Conforme comentado no texto do professor de Direito da Universidade de Chicago Randy Picker[10], em um recente caso julgado pela Suprema Corte dos EUA (West Virginia v. EPA), o qual se discutiu o poder da EPA (Environmental Protection Agency, a autoridade federal ambiental norte-americana) em promulgar regulações para o controle de emissão de gases, a Suprema Corte concluiu que a EPA tinha falhado em demonstrar uma “clara autorização do Congresso” (clear congressional authorization) que permitisse que a agência pudesse emanar tais tipos de regulações.
No presente caso da FTC, torna-se ainda mais complicado tal problema jurídico, pois, nos exatos 100 anos da criação da instituição pelo FTC Act de 1914, a autoridade nunca emanou nenhuma regulação de cunho concorrencial – essa sendo a primeira vez na história. Deve-se ressaltar que, diferentemente do sistema jurídico e institucional brasileiro, a FTC detém tanto competência concorrencial quanto competência consumerista. Em matéria consumerista, é comum e rotineiro que a FTC emane normas relacionadas a proteção do consumidor a níveis federais[11], todavia não se tinha essa mesma posição da agência em matéria concorrencial.
Portanto, torna-se provável que a presente regulação seja escrutinada pelo Poder Judiciário (com uma boa probabilidade de chegar até a Suprema Corte norte-americana) com base na discussão jurídica sobre o rulemaking authority da FTC em promulgar regulações em matéria de antitruste. Nesse sentido, a US Chamber of Commerce[12] já anunciou que irá processar a FTC em relação a promulgação dessa regulação, uma vez que a autoridade estaria excedendo a sua autoridade.
Tal nova regulação será capaz de gerar um grande impacto – ou até uma revolução – nas relações de emprego nos EUA, uma vez que afetará diretamente a relação empregatícia de 18% da força de trabalho norte-americana (30 milhões de trabalhadores).
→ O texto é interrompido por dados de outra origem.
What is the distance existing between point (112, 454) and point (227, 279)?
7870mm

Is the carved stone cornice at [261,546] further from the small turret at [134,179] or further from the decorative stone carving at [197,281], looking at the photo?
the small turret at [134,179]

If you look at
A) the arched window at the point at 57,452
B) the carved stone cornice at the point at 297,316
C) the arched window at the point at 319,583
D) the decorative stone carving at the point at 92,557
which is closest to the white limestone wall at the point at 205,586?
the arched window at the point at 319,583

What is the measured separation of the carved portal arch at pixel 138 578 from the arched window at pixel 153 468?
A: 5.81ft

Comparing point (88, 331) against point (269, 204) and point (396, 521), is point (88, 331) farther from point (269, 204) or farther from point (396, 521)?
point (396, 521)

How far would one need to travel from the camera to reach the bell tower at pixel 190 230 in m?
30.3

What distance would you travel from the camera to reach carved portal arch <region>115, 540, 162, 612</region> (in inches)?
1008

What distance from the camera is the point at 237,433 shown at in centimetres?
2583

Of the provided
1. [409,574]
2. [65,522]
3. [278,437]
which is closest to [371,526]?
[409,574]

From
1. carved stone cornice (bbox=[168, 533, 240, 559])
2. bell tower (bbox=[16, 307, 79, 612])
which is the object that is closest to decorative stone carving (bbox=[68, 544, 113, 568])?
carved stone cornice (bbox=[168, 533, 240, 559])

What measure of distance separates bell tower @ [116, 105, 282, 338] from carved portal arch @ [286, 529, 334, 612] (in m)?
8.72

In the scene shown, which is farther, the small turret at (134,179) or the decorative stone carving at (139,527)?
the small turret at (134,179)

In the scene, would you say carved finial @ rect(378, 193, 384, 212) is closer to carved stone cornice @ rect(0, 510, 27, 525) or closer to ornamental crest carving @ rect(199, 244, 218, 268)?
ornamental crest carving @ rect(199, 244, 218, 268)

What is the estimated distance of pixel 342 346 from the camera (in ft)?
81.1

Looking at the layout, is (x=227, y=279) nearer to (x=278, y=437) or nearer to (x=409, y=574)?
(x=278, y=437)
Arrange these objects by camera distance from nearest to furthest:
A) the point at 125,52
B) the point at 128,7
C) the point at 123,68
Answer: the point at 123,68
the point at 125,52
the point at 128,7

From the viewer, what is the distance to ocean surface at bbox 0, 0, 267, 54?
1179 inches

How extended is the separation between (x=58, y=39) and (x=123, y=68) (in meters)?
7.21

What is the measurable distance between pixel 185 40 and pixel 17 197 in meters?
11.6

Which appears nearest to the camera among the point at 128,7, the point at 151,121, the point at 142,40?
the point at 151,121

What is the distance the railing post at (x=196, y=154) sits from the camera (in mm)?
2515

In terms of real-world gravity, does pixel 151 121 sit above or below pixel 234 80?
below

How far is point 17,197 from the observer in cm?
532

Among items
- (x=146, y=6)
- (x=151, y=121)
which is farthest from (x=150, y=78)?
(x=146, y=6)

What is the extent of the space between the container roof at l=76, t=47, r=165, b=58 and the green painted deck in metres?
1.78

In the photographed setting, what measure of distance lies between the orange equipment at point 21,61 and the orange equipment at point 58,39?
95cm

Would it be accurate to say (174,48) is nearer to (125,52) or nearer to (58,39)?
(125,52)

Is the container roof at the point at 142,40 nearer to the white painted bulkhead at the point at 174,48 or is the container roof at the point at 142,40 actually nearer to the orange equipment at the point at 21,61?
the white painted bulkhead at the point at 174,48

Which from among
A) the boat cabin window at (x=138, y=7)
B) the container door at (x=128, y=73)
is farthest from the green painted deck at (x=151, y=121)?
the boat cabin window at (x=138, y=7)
Todavia, inaugura-se agora uma batalha na esfera judicial, transportando-se a inicial discussão administrativa para o campo do Poder Judiciário. Ou seja, ainda que a discussão sobre a regulação do non-compete dentro da FTC, ao menos em teoria, finaliza-se nesse momento, tal discussão ganhará novos realces dentro de um outro ramo do poder. Assim, continuaremos ansiosos pelos capítulos dos próximos episódios, talvez voltando com uma provável Parte 3 da interessantíssima presente discussão que envolve Antitruste, Direito do Trabalho e Direito Administrativo.
[1] Disponível em: < https://www.jota.info/opiniao-e-analise/artigos/quando-o-antitruste-e-o-direito-do-trabalho-voltam-a-se-encontrar-30012023 >.
[2] Id.
[3] Disponível em: < https://www.law.cornell.edu/uscode/text/5/553 >.
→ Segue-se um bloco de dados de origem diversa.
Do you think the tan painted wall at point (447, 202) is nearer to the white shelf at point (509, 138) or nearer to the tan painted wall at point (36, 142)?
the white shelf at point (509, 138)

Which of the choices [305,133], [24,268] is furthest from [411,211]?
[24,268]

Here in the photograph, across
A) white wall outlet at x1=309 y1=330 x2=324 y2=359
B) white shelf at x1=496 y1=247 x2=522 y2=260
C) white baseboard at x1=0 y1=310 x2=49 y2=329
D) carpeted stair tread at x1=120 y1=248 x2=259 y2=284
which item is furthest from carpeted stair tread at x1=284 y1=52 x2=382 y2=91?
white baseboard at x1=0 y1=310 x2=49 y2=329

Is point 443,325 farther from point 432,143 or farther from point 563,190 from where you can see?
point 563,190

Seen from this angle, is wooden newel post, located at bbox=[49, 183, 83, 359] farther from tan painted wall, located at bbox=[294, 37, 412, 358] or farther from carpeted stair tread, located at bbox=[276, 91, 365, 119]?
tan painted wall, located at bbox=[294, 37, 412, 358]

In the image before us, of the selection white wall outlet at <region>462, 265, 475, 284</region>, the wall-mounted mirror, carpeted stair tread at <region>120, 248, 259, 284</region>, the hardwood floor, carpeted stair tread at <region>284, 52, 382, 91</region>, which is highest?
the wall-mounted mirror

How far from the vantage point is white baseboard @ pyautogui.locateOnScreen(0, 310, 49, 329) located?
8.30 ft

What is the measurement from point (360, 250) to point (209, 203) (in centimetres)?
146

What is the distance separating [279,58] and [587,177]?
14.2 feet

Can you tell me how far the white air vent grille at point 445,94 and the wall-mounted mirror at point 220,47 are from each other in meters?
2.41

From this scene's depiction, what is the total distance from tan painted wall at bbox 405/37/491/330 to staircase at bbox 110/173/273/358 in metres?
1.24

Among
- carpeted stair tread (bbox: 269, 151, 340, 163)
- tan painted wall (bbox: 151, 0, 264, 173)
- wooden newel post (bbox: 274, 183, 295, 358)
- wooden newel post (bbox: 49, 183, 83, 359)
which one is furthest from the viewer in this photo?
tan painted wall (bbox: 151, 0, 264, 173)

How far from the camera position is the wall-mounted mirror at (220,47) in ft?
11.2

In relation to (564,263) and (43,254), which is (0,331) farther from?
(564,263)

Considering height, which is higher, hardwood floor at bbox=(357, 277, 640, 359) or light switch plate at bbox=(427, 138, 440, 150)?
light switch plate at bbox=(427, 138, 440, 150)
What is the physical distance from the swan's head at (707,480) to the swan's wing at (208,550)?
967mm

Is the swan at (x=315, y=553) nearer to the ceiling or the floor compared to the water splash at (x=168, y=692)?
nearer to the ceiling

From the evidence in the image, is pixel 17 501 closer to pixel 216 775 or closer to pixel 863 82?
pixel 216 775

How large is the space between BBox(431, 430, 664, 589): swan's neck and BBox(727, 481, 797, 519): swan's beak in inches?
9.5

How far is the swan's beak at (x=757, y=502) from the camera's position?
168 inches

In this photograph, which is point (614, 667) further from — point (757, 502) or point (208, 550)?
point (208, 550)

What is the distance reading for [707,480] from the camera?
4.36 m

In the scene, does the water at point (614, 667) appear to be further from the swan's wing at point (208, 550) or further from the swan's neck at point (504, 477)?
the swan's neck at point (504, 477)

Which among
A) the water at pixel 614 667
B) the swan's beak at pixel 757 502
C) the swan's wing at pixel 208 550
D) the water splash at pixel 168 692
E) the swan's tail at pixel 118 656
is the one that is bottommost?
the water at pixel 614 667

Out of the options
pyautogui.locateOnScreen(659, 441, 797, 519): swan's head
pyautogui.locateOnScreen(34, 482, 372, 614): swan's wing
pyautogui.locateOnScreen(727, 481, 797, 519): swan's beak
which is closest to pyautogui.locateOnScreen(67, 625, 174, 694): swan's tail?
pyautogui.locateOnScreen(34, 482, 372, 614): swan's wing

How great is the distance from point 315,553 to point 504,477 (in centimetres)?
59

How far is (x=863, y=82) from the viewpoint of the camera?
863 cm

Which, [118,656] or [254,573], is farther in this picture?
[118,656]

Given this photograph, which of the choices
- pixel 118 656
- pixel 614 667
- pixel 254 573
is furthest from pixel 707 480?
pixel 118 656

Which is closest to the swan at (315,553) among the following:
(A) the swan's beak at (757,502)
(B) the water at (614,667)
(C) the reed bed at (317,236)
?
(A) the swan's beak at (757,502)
[4] É possível ver a sessão a qual se teve a aprovação da nova regulação através do seguinte link: < https://kvgo.com/ftc/Open-Commission-Meeting-April-23-2024 >.
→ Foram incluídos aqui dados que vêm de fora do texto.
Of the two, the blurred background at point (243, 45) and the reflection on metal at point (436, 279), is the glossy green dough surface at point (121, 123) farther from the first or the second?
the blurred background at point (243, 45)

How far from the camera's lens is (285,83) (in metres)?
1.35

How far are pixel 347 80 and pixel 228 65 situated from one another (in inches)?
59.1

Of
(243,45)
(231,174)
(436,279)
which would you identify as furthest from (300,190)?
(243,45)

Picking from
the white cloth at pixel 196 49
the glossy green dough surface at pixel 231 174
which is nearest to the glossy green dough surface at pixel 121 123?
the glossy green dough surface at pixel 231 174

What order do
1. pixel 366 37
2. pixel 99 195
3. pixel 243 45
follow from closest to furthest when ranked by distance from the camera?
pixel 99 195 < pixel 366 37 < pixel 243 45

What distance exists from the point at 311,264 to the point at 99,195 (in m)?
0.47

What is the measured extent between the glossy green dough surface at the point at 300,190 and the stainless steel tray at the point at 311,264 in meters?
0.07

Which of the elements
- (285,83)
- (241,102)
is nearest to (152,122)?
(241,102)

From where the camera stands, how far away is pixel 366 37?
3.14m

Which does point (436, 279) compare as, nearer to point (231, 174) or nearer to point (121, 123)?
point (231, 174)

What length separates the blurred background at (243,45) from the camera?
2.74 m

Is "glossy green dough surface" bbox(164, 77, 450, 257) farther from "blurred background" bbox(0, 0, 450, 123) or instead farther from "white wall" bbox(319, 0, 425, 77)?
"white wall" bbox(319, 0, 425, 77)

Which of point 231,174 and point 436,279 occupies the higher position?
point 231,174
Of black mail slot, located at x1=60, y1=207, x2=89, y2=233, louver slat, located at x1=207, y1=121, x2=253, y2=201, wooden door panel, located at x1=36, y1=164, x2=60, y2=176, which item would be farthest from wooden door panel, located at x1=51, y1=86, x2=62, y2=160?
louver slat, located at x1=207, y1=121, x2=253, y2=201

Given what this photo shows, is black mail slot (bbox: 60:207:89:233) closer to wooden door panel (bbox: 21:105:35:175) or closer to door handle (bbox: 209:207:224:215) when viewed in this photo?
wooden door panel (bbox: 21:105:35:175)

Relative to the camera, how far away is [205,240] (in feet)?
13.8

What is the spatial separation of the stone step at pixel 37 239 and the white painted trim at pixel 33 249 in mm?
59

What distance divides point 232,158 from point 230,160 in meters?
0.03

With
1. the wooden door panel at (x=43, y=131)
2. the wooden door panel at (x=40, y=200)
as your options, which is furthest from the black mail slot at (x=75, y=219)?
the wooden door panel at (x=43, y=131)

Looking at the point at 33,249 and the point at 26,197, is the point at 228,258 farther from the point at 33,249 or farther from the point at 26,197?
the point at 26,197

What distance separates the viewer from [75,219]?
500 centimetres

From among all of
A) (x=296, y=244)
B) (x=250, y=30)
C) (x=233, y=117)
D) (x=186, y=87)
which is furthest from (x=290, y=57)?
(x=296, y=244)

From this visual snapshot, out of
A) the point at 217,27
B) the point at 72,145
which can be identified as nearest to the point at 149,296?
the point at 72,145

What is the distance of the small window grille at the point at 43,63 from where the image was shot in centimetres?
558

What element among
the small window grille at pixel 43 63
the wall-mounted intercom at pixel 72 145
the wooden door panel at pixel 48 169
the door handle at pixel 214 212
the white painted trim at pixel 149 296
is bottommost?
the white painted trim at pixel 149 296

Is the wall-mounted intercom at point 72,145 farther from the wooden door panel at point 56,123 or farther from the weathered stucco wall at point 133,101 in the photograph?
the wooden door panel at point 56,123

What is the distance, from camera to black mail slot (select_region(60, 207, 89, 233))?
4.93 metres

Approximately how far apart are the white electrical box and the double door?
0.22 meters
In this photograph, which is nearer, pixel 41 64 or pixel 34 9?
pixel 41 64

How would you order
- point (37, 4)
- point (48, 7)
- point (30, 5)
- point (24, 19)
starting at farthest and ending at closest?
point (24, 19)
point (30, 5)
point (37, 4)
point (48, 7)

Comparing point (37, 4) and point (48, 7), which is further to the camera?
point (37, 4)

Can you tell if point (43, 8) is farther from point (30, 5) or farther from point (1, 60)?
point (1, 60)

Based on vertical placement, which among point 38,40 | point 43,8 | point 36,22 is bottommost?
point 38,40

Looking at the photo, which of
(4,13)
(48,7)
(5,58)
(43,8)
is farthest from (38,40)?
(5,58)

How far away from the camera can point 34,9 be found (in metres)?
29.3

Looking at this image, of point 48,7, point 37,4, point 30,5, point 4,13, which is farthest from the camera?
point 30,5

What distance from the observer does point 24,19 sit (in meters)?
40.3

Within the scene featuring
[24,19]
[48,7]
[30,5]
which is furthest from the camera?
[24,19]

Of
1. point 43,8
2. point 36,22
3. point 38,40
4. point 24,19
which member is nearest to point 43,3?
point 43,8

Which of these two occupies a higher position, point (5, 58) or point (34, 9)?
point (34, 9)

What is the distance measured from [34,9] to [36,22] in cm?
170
[5] Disponível em: < https://www.ftc.gov/sites/default/files/documents/statutes/federal-trade-commission-act/ftc_act_incorporatingus_safe_web_act.pdf >.
[6] Disponível em: < https://www.ftc.gov/system/files/ftc_gov/pdf/noncompete-rule.pdf >.
[7] Disponível em: < https://www.ftc.gov/legal-library/browse/rules/noncompete-rule >.
[8] Ver o comentário do Global Antitrust Institute na consulta pública da FTC sobre a atual proposta que foi transformada em regulação. Disponível em: < https://papers.ssrn.com/sol3/papers.cfm?abstract_id=4421548 >.
[9] Ver o texto do professor Herbert Hovenkamp. Disponível em: < https://www.theregreview.org/2023/01/16/hovenkamp-noncompetes-and-rule-of-reason/ >.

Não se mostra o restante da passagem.